**Text segment**
She admitted that the government is not pretending that the steps taken on their own will 'stop climate change', but says the suggestions are intended could still have a positive impact.
Writing in The Telegraph, Ms Stratton said: 'Did you know, according to COP26 principal partner Reckitt, who make Finish, you don't really need to rinse your dishes before they go into the dishwasher?
'Does your brand of plastic bottle shower gel come as a bar in cardboard packaging? I bet it does. It might be freezing half a loaf of bread when you get it home, to get out later in the week, rather than throwing half of it away when it goes mouldy.'
Her remarks come amid the government's 'One Step Greener' campaign, intended to improve awareness of tackling climate change across Britain.
She also spoke ahead of the 2021 United Nations Climate Change Conference (COP26), set to take place in Glasgow in November.
The UK is pushing for an agreement at the Glasgow climate conference to limit global warming to 1.5C.
But Alok Sharma - appointed by the Prime Minister to lead the negotiations - said the target would be 'extremely difficult' to achieve without all the countries in the G20 signing up to a pledge to phase out coal.
Addressing reporters earlier this week, the former business secretary said rain and flooding 'sweeping London' while ministers were engaged in talks had sharpened their focus.

**Provided data**
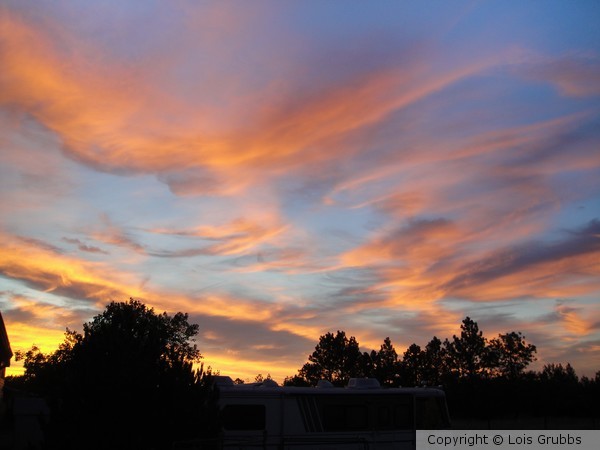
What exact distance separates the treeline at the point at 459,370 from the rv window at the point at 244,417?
4532 cm

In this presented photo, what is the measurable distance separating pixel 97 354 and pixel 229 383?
26.6 feet

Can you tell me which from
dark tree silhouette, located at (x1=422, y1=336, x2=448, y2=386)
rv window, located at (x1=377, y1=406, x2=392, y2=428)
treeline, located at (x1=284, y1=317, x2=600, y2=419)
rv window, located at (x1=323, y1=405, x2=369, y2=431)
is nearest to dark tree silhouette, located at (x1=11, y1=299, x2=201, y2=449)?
rv window, located at (x1=323, y1=405, x2=369, y2=431)

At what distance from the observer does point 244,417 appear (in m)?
21.8

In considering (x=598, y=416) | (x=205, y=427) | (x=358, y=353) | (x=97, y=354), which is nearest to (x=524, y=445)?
(x=205, y=427)

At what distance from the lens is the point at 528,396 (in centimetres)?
6291

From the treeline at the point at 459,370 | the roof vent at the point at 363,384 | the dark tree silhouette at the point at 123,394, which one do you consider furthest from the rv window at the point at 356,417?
the treeline at the point at 459,370

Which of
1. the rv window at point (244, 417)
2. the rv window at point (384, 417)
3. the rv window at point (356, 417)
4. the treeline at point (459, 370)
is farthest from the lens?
the treeline at point (459, 370)

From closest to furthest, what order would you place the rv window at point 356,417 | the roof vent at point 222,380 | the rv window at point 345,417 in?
the roof vent at point 222,380 → the rv window at point 345,417 → the rv window at point 356,417

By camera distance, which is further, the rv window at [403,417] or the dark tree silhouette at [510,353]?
the dark tree silhouette at [510,353]

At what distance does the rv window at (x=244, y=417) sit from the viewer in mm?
21609

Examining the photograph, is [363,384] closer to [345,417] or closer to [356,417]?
[356,417]

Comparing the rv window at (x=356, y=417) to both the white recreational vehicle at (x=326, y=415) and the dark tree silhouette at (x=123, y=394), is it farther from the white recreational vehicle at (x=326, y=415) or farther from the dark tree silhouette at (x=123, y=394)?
the dark tree silhouette at (x=123, y=394)

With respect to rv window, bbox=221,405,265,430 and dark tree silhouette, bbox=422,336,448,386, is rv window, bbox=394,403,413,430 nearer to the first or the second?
rv window, bbox=221,405,265,430

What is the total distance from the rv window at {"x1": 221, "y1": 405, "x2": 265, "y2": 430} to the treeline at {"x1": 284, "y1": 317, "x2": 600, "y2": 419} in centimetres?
4532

**Problem set**
[1] According to the climate passage, where and when is COP26 set to take place?
[2] Reproduce the section of the climate passage starting with "She also spoke" and going on through "phase out coal.".

**Full solutions**
[1] In Glasgow, in November.

[2]
She also spoke ahead of the 2021 United Nations Climate Change Conference (COP26), set to take place in Glasgow in November.
The UK is pushing for an agreement at the Glasgow climate conference to limit global warming to 1.5C.
But Alok Sharma - appointed by the Prime Minister to lead the negotiations - said the target would be 'extremely difficult' to achieve without all the countries in the G20 signing up to a pledge to phase out coal.